きっと今もどこかで、僕らのようにこの種を探している人がいるかもしれない。
その人達のためにも、この種は大切に育てて、増やして、残していかなければ。
僕は花を咲かせられなかった。
それどころか、一歩間違えたら取り返しのつかないことになっていたかもしれなかった。
そんな僕に、師匠は種を託してくれた。
師匠は信じてくれたんだ。
僕がきっと、正しく魔法を使えると。
だから僕に遺書と、自分が書き留めてきた魔法の研究書を残してくれたんだ。
あぁ、まったく。この卑怯もの。

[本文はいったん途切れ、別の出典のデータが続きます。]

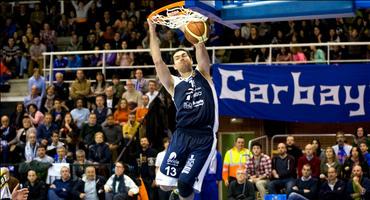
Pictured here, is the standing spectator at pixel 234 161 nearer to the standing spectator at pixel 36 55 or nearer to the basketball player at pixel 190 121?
the basketball player at pixel 190 121

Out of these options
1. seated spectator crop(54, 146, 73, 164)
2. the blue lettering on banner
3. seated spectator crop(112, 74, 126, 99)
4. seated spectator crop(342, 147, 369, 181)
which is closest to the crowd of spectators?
the blue lettering on banner

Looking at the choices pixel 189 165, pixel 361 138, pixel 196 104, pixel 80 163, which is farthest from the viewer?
pixel 80 163

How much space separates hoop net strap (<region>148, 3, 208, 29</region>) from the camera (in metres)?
11.1

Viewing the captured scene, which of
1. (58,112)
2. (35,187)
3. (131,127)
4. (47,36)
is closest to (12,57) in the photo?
(47,36)

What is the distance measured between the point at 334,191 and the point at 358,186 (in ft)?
1.66

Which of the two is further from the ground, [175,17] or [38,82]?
[175,17]

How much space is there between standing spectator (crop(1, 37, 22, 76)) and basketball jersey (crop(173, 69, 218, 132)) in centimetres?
1725

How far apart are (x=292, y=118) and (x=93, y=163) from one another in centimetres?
501

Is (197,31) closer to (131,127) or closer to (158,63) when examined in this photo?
(158,63)

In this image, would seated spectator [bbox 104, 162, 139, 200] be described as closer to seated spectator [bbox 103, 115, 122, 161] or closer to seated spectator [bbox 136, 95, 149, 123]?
seated spectator [bbox 103, 115, 122, 161]

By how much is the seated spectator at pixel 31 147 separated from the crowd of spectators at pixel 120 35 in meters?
4.57

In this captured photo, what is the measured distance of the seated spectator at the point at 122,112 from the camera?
73.3 feet

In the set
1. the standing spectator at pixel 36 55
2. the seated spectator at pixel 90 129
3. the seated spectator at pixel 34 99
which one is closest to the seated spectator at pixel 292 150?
the seated spectator at pixel 90 129

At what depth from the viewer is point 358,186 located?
18.1 m
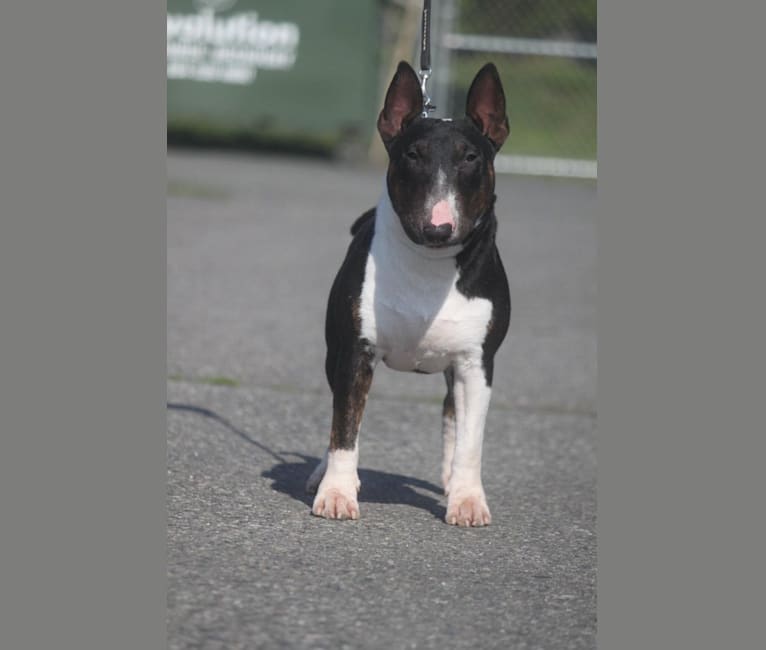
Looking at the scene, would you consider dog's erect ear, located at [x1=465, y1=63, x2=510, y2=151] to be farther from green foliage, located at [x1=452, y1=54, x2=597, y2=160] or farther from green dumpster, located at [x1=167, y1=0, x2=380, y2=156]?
green foliage, located at [x1=452, y1=54, x2=597, y2=160]

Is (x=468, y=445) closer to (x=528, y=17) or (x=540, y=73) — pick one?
(x=540, y=73)

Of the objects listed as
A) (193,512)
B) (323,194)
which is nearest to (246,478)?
(193,512)

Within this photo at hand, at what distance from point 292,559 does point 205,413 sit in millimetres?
2329

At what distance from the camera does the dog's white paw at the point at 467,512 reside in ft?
15.4

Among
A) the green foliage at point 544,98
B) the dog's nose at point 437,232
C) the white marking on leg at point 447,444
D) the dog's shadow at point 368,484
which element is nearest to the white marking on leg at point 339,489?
the dog's shadow at point 368,484

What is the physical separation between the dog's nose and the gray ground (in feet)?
3.13

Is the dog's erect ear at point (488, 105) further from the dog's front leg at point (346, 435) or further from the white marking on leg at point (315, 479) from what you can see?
the white marking on leg at point (315, 479)

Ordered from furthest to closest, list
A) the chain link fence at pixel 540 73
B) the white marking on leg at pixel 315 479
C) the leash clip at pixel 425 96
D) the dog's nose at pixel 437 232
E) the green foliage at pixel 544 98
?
the green foliage at pixel 544 98 < the chain link fence at pixel 540 73 < the white marking on leg at pixel 315 479 < the leash clip at pixel 425 96 < the dog's nose at pixel 437 232

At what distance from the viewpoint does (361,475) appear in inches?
218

貴方は本心を隠すのがとことん上手な人だった。
僕はルーチェと手を取り合って、静かに眠る師匠へと追悼する。
師匠、僕は正しく魔法を使うことを誓います。
師匠が言った、魔法契約とその代償の真髄についても、きっと理解してみせます。
でも僕はルーチェへの愛情表現をやめることはできません。
ルーチェへ口づけるたび、この紫の唇が災いをもたらしたとしても、僕はその全てからルーチェを守ってみせます。
さようなら、慈悲深き芽吹の魔法使い。
良い来世を、お過ごしくださいーーー
◇
僕ら魔法使いは、その身に代償が刻まれる。
愛逢月に生まれし僕には、【触】の代償を与えられた。
人は愛するものと触れあうことに幸福を感じるけれど、この代償は災厄をもたらすもの。
これは万能なる魔法使いに与えられる枷だと、僕は思っている。
後悔するにはもう遅い。
僕は魔法使いになった。
それは変えられない事実として、そこに泰然と存在する。
だから僕は、愛しい人に口づけをするたび、自分を戒めよう。
愛しい人を守ろうと。
その身も、心も、僕が守らないと、と。
僕は忘れない。
僕の唇がもたらす災いを。
僕自身が、愛しい人への災いとならないように。
災厄のキスが呼び寄せる災いはすべて、愛の試練と思えばいい。
そう……僕は一生をかけて、君に愛の証明をしていこう。
そしてその傍らで。
僕は育もう。
師匠が遺してくれた花を咲かせよう。
いつか僕が、師匠のように、誰かに手を差しのべられるように。
ーーー僕は、魔法使いとして在り続けよう。